Esta moral social “revelada” por Deus, interpretada pelo sacerdócio era ajuizada pela congregação social. Os pecadores capitais, dantescamente estabelecidos, eram primeiramente punidos pela exclusão em zonas meretrícias e guetos de imundícia, para que depois, no pós-morte, fossem fustigados pelo fogo eterno. Os santos fieis impunham um rígido treinamento de pré-inferno aos impuros infiéis, enquanto ainda partilhavam da vida biológica.
Num tempo em que o peso do juízo divino, que agia sobre a moral social e individual, pairava sobre as cabeças e era como guilhotina pronta a decepar os impenitentes, então, deixava-se de gozar oportunidades “pecaminosas”, luxúrias e degustações de prazeres carnais, pelo simples terror do golpe divino sobre os “rebeldes pecadores”.
Num tempo onde o “algoz” foi demitido, a guilhotina enferrujou e paulatinamente as “bastilhas” moralistas são derrubadas, o imoral transmuta-se em amoral e a moral em imoral.

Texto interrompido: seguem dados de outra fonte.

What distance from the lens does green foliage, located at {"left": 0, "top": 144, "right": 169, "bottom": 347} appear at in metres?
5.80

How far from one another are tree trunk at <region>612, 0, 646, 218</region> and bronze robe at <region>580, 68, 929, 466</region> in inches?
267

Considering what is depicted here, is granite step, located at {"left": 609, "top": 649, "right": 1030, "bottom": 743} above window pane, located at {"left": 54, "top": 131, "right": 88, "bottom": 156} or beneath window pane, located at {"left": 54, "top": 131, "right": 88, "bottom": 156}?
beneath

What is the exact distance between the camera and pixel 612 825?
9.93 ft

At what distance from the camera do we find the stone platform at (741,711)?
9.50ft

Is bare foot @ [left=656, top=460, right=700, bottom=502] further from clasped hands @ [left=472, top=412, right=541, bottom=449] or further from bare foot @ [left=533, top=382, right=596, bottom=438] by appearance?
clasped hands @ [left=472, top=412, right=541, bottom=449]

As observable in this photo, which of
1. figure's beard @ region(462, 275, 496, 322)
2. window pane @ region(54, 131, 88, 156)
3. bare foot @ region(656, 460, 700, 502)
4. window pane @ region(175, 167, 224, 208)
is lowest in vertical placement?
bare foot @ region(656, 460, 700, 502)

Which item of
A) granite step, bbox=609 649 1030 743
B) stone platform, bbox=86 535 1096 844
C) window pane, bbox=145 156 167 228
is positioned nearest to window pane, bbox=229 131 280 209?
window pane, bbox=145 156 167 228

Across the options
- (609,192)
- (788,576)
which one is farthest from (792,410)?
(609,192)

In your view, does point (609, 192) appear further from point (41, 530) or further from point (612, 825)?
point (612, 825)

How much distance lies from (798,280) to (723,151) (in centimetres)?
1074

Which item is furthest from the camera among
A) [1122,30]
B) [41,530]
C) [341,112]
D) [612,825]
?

Trocando em miúdos, as decisões, micro e macro, individuais e grupais, pessoais e transnacionais, não carregam a premissa dos valores metafísicos, não há uma interação entre o agradar a Deus e o ser punido por Ele. Ainda que para muitos há o medo do demônio, não há temor a Deus. O que cada indivíduo, ou grupo, ou nação, ou grupos hegemônicos, desejam fazer, ancoram suas premissas nos valores que eles mesmos expressam e os conceitos de satisfação que eles mesmos buscam.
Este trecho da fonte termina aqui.